Evidemment, François Hollande a choisi la bonhomie. «Je cours, moi, je cours», plaisante le chef de l'Etat quand on l'interroge à Metz sur ce ministre de l'Economie qui a décidé de se mettre «en marche». Mais comme d'habitude, sous la boutade se faufile une mise en garde : en matière de compétition politique, le chef de l'Etat a mille coudées d'avance et que chacun reste bien à sa place.
Au courant depuis septembre que son ancien secrétaire général adjoint de l'Elysée prépare son décollage politique et même informé de la date du lancement ce week-end, Hollande n'a qu'un bémol à apporter à cette petite entreprise personnelle, «que cette démarche, à court terme, ne nuise pas au travail gouvernemental collectif», explique son entourage. En d'autres termes, sont désormais proscrites les sorties iconoclastes sur les 35 heures, le salaire des fonctionnaires ou tout autre sujet n'étant pas dans la ligne de l'exécutif. «Les voltigeurs flamboyants, c'est bien, mais à la fin, il faut que les ballons tombent dans les filets collectifs», maugrée un ministre. L'ambition de l'ancien banquier même pas quadra, qui vient de signifier à ses pairs socialistes qu'il ne comptait pas repartir dans le privé de si tôt, agace le premier cercle hollandais, où l'on ne croit pas totalement à sa loyauté. «Il n'arrête pas de répéter qu'il sait ce qu'il doit et à qui il le doit, ça en devient presque suspect», sourit un conseiller présidentiel. «Tant qu'il ne dit pas : "Il y a le Président d'un côté et moi de l'autre, ça va"», relativise un conseiller ministériel.

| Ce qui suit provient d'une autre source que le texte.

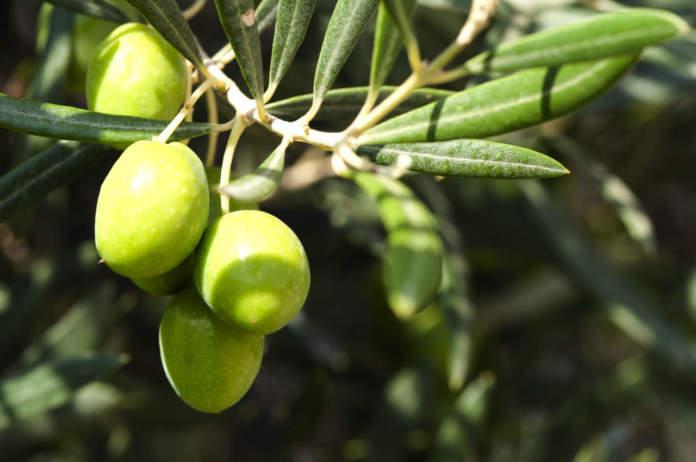 fattore luce su oliveto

Mercredi soir, Macron a donc pris soin une fois de plus de souligner que sa priorité n'était «pas aujourd'hui» une candidature présidentielle. En marche ! «ça occupe le temps et l'esprit de Macron et ça laisse tranquille Hollande», s'amuse un dirigeant du PS.

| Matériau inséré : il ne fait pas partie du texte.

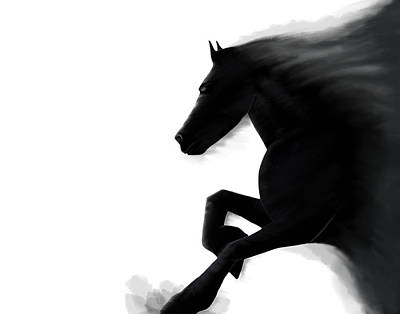 Emerging Stallion Art Print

Ces limites posées, l'initiative Macron a énormément d'avantages pour Hollande : rempart officieux contre les ambitions de Manuel Valls, carte jeune officielle aux côtés des Najat Vallaud-Belkacem, Matthias Fekl ou Guillaume Bachelay, rabatteur de voix centristes à l'heure où le rassemblement de la gauche est dans l'impasse et aspirateur pour les désabusés de la politique. «Un ministre veut dialoguer avec les citoyens, ça s'appelle faire de la politique et faire en sorte que les convictions puissent être partagées», insiste d'ailleurs Hollande lors de sa conférence de presse avec Angela Merkel au terme du Conseil des ministres franco-allemand. On a connu des recadrages plus cinglants. C'est que l'ovni qui revendique de travailler avec tout le monde fait des émules dans les banlieues. «Macron peut arriver à toucher des gens que personne ne touche jamais, tous les jeunes qui ne savent plus s'ils sont à droite ou à gauche», analyse un visiteur du soir de l'Elysée. Un peu à l'image du mouvement Désirs d'avenir, lancé par Ségolène Royal avant la présidentielle de 2007. «Il y a toujours de bonnes choses dans l'idée de dialoguer avec des gens qui ne sont pas affiliés aux partis politiques, qui pensent que la politique ne peut plus rien», renchérit un proche de Hollande.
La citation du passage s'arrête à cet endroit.